Exercise aim:
Your response should reproduce every line of the entries that contains the word "transcription".
========================================================================
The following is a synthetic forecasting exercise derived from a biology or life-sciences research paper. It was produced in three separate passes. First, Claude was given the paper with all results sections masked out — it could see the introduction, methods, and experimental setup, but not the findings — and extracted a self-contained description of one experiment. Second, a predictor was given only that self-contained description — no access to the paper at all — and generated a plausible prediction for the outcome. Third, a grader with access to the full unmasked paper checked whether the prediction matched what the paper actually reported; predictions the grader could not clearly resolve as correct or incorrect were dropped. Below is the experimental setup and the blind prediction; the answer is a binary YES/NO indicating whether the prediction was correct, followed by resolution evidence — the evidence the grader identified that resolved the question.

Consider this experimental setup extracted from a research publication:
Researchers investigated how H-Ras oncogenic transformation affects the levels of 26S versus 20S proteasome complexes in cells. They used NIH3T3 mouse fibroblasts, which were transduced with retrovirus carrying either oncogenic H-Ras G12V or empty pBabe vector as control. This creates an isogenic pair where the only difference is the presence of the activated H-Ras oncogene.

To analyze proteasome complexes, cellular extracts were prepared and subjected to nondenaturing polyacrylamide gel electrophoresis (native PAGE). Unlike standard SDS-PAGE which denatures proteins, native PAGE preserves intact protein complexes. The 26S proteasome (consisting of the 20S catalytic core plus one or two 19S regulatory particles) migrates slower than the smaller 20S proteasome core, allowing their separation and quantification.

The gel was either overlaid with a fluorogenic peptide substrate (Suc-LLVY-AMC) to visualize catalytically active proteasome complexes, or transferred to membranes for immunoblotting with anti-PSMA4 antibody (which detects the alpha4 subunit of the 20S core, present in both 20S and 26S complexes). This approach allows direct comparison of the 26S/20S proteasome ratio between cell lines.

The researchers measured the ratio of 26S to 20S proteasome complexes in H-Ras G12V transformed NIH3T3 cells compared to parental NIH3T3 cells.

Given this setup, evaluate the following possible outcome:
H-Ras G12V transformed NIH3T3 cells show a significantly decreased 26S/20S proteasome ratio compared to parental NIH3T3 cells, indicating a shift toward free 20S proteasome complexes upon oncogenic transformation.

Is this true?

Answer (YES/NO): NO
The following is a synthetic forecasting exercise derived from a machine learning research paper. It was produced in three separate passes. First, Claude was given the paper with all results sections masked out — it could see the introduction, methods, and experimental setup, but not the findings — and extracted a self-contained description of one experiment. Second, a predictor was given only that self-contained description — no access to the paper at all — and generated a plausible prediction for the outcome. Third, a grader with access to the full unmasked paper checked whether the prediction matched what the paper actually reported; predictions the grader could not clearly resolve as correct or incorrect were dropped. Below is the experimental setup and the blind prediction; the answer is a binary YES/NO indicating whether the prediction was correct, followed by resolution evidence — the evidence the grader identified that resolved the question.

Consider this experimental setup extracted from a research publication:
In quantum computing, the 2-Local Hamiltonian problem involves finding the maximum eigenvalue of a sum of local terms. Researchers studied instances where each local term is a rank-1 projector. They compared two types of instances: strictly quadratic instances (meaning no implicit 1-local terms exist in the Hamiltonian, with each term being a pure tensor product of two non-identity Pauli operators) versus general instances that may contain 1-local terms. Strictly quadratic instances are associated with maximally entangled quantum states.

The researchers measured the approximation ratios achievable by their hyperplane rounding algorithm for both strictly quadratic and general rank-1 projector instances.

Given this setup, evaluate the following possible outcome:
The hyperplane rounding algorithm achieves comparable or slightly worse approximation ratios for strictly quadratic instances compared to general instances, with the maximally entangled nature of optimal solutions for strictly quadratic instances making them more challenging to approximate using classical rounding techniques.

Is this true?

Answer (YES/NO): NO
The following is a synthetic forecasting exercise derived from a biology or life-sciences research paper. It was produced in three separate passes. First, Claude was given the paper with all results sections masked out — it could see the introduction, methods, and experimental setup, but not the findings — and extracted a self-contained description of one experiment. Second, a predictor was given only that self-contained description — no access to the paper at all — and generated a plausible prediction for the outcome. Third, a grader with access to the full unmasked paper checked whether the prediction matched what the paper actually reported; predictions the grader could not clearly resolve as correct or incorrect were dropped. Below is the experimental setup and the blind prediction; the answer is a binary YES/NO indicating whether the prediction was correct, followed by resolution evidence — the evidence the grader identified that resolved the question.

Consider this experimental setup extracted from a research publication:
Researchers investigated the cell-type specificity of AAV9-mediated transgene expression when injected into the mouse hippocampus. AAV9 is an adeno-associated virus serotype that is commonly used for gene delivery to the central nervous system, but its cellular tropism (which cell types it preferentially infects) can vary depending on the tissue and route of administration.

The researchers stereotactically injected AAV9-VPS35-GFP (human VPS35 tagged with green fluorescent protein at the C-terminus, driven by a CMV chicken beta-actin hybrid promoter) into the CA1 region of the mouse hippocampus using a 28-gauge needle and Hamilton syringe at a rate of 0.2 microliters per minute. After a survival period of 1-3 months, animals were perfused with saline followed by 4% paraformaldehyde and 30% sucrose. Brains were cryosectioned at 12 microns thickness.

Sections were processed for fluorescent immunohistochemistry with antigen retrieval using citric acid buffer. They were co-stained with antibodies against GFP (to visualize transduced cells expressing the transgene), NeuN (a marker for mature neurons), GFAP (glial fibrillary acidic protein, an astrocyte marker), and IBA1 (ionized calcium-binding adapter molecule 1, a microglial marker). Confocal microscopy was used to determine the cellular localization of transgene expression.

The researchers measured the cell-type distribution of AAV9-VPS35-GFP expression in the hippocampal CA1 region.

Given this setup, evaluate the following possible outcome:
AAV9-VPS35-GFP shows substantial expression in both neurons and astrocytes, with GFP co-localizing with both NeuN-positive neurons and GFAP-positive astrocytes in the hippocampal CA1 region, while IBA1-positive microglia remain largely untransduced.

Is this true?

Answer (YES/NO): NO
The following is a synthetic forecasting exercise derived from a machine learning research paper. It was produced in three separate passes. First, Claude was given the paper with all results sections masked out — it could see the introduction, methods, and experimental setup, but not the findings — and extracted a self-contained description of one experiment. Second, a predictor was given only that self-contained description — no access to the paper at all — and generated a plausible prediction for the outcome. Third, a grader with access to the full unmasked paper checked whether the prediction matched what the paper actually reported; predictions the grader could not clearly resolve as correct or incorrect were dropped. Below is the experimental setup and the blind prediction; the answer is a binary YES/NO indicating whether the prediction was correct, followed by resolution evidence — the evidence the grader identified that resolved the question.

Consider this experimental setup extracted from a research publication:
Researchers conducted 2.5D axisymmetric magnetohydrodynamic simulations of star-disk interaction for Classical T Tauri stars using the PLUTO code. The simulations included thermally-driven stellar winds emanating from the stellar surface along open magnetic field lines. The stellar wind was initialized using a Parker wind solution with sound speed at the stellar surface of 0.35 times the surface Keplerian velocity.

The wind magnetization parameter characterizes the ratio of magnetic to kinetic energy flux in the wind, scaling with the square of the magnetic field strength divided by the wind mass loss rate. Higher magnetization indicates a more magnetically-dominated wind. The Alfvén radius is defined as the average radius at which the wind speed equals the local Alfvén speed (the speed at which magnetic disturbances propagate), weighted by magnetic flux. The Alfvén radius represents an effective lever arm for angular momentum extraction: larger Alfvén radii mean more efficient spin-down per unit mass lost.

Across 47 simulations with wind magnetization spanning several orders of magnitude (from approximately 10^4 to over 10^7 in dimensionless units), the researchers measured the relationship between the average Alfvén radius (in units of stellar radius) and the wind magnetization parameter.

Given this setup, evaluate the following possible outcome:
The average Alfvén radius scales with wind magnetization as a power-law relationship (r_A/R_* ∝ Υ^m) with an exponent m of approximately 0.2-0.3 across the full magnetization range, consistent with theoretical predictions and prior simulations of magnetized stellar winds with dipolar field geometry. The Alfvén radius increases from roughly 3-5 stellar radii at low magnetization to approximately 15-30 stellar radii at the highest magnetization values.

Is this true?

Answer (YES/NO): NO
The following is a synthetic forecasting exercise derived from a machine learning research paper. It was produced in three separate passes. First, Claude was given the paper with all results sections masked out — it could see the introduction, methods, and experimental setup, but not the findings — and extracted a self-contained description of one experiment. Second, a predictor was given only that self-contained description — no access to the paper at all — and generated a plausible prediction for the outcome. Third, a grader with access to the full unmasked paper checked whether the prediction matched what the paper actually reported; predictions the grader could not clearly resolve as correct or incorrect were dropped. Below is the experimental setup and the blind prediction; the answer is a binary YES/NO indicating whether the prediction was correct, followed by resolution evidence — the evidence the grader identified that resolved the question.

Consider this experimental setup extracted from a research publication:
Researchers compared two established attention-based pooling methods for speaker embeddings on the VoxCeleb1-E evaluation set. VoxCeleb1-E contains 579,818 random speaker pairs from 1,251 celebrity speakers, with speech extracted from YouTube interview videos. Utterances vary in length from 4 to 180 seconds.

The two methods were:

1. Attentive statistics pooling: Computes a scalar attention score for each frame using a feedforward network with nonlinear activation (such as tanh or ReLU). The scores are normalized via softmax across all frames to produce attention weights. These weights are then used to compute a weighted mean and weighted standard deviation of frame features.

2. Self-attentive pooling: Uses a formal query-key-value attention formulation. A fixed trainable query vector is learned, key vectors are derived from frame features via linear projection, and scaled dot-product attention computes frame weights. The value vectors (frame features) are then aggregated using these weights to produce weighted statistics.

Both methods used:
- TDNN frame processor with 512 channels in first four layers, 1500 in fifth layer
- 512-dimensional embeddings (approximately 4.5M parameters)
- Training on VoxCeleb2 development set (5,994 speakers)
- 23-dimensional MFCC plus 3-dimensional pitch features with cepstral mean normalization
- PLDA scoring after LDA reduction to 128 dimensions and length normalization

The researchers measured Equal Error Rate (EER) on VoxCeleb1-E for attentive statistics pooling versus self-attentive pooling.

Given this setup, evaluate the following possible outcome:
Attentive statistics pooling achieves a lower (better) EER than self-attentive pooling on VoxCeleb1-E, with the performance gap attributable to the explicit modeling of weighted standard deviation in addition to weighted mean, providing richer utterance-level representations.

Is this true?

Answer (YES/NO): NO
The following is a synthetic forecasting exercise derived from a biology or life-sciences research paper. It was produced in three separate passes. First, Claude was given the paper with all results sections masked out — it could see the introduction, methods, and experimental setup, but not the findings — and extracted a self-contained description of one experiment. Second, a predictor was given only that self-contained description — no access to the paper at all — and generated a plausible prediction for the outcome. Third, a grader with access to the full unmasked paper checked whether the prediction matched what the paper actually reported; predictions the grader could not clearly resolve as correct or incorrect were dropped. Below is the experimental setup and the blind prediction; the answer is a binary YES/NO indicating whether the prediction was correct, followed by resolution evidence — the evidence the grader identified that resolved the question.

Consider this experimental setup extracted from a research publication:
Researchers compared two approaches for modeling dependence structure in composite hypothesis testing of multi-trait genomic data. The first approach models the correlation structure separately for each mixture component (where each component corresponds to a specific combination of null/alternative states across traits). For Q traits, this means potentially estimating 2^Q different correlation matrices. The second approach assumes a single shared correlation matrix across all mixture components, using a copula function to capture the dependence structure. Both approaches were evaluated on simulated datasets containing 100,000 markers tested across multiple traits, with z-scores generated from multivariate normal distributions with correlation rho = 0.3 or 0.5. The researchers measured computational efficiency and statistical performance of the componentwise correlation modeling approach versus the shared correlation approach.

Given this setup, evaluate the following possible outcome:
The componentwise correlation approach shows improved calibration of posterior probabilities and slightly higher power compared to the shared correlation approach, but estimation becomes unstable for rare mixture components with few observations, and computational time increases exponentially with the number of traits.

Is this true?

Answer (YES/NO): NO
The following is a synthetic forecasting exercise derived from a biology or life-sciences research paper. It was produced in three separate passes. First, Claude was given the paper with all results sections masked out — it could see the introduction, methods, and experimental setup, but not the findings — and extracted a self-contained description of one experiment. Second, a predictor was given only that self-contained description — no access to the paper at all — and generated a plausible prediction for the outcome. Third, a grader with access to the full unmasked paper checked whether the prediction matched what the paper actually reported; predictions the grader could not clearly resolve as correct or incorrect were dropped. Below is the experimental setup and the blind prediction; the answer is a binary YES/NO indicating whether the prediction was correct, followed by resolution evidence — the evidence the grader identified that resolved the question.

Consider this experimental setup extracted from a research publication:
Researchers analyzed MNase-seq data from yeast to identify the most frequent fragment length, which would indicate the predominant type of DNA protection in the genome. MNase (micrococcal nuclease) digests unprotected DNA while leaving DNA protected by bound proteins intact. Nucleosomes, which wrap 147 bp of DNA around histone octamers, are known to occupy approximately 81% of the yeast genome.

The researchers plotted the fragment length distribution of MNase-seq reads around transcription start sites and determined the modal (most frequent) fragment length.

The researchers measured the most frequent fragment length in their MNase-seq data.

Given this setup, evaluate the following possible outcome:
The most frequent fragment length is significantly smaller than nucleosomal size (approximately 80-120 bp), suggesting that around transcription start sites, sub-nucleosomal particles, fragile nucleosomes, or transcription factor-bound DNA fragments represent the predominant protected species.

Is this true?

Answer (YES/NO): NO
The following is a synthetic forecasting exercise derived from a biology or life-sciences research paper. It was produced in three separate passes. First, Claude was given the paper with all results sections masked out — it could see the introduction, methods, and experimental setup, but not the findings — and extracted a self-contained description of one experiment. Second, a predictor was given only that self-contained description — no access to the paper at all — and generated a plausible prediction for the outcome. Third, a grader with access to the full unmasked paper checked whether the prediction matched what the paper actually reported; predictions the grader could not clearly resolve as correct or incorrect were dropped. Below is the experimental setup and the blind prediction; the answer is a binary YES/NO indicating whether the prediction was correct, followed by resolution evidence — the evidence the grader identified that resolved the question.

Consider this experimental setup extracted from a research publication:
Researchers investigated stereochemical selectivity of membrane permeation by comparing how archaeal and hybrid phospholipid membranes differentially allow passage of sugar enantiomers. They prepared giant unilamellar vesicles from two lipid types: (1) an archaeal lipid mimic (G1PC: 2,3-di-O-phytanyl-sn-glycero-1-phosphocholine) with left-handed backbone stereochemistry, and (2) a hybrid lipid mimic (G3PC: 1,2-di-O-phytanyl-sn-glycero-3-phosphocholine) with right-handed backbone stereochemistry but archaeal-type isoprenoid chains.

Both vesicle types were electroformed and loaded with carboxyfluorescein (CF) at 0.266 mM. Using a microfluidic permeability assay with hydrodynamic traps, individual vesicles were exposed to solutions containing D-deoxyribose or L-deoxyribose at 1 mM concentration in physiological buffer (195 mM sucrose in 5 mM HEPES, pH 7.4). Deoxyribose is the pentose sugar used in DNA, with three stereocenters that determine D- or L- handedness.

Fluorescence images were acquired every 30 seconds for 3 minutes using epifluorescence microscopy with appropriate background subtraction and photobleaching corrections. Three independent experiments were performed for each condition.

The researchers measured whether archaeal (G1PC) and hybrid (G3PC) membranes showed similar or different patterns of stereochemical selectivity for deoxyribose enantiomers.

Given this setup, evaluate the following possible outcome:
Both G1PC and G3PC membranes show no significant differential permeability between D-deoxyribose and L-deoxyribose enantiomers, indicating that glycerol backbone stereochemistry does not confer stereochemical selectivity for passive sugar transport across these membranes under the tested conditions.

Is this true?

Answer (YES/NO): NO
========================================================================
Task solution:
The researchers plotted the fragment length distribution of MNase-seq reads around transcription start sites and determined the modal (most frequent) fragment length.
The most frequent fragment length is significantly smaller than nucleosomal size (approximately 80-120 bp), suggesting that around transcription start sites, sub-nucleosomal particles, fragile nucleosomes, or transcription factor-bound DNA fragments represent the predominant protected species.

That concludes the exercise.